Relative Fold Change describes the expression of a miRNA in relation to an exogenous control. This reflects the relative abundance of a given miRNA, but not the absolute abundance. Ct (cycle threshold) is determined by the absolute miRNA starting concentration and is therefore a more direct measure of absolute abundance. Ct is still not a direct measure of absolute abundance either and is the closest proxy available in the absence of an FPKM equivalent.
Ct is naturally in log2FC (log base 2 of the difference in fold change). The log2FC is calculated as the difference Ct between Cell Type 1 and Cell Type 2. A positive log2FC means that Cell Type 1 has higher expression of the given miRNA, and vice versa. Each value of 1.0 log2FC units indicates an additional two-fold enrichment.
Only samples from these four cell types and two tissue types were run on microarrays from the same lot. Microarrays can only be analyzed if performed side by side in this fashion. Because of this, no additional cell types will be added to the existing dataset. Future assays may be performed or further datasets may be incorporated to fill in important gaps in website functionality. The original publication included data from CNP-Cre (for oligodendrocytes), however this was a secondary assay performed to verify the enrichment of motor neuron-enriched miRNA and was not run on microarrays from the same lot.
If the cycle threshold exceeded 35, the sample was considered not to express the given miRNA. To account for non-specific background associated with the myc immunoprecipitation, miRNA expression was measured by an identical myc immunoprecipitation in non-transgenic animals. For a cell type to express a given miRNA above the background value, the biological replicate with the highest Ct count (lowest expression) must be 2 Ct less than non-transgenic median Ct.
While the neuron v glia dataset was generated using Taqman microarrays, the He et al. dataset was generated using small RNA sequencing. miRNA will be detectable via this method that did not have corresponding probes on the microarray. Conversely, He et al. contains data from different brain regions and only from neuronal cell types. It is therefore possible that no reads were detected because the miRNA is only expressed in more caudal regions or in non-neuronal cell types. The difference in data generation also explains the difference in units. While microarray are quantified as Ct, similar to qPCR, small RNA sequencing is quantified here using CPM (counts per million).
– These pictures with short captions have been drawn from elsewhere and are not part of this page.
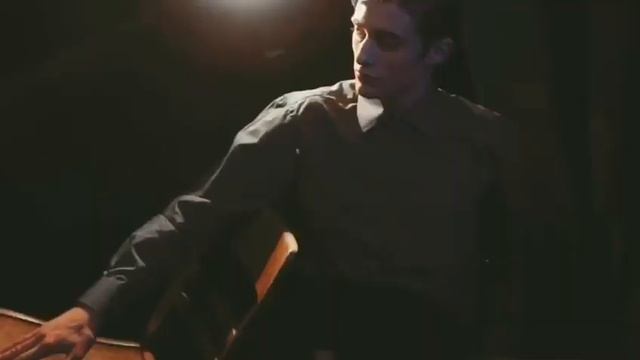 Буктрейлер «Отражение хрустальной фантазии» смотреть онлайн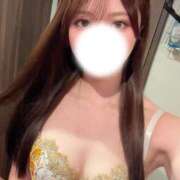 ヒメ日記 2025/10/16 11:38 投稿 るい★S級純真無垢な極上美少女 Chloe五反田本店　S級素人清楚系デリヘル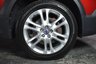USED 2013 63 VOLVO XC70 2.4 D5 SE Lux Estate 5dr Diesel Geartronic AWD Euro 5 (215 ps) 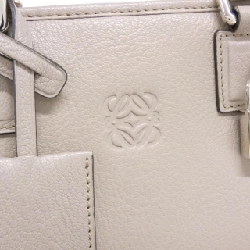 Loewe Amazona 28cm 352 35 A03 Túi - Hàng hiệu Chính hãng 764779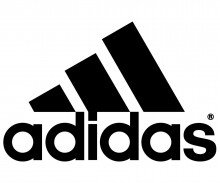 adidas nationalité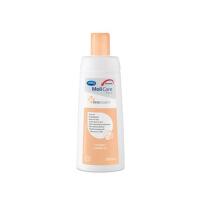 HARTMANN MOLICARE SKIN ULEI INGRIJIRE 500ML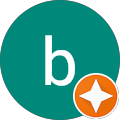 büşra buğurcu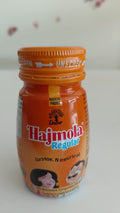 Dabur Hajmola Regular Pastiglie Digestive Classiche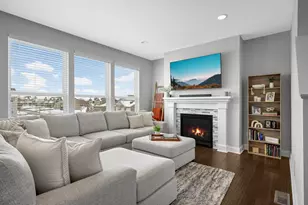 1254 Crosswinds Way, Waconia, MN 55387 - Photo 12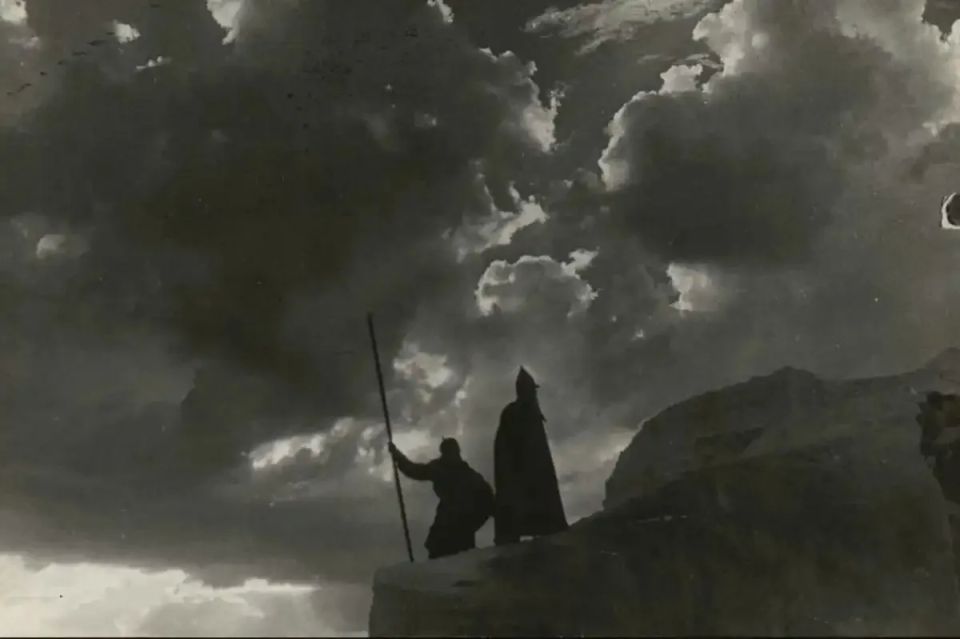 ������������ �����-���������� ����������� ������ ����� �� ������ ������ ���������� �������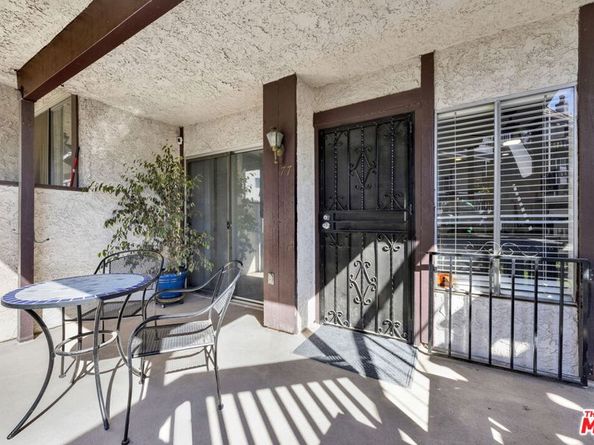 12330 Osborne Street 77, Pacoima CA 91331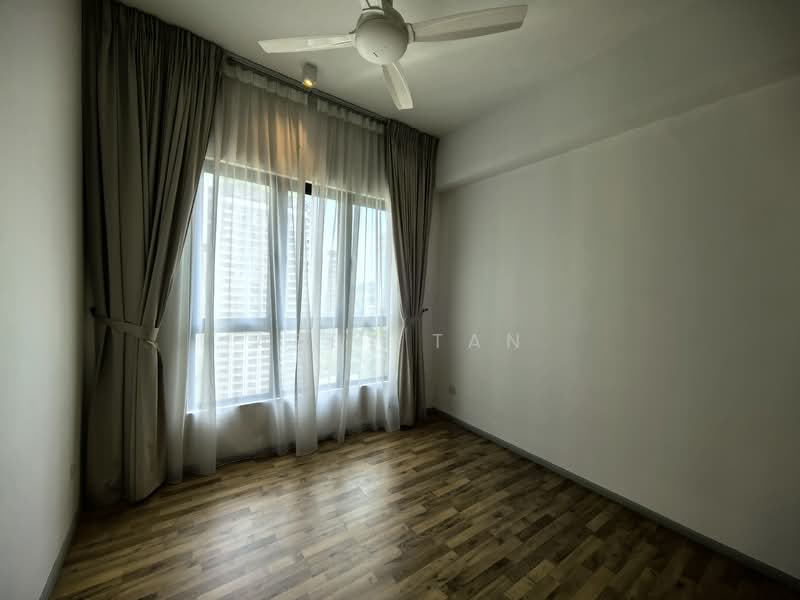 Condominium for Sale at Sunway Mont Residences - Abby Tan - PropertyGuru.com.my
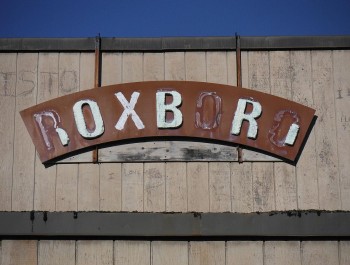 Roxboro_01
Because the data was generated via small RNA sequencing, the miRNA abundance is measured in terms of CPM. CPM is a normalized number of reads and therefore can range from 0 well into the hundreds of thousands. We therefore chose to display this information primarily on a log scale, to capture as much of this large range as possible. However, the log scale can compress differences and make them seem non-significant. For this reason, we display the CPM for each sample below its corresponding bar and on the secondary y-axis. We also changed the y-axis minima, so they start at a value on the order of magnitude of the number of reads, rather than 0.0. These steps will help to visualize inter-cell type differences.
A miRNA was considered to be expressed in a given sample if the CPM reliably exceeded 1. Background data from non-transgenic animals were not available for this data.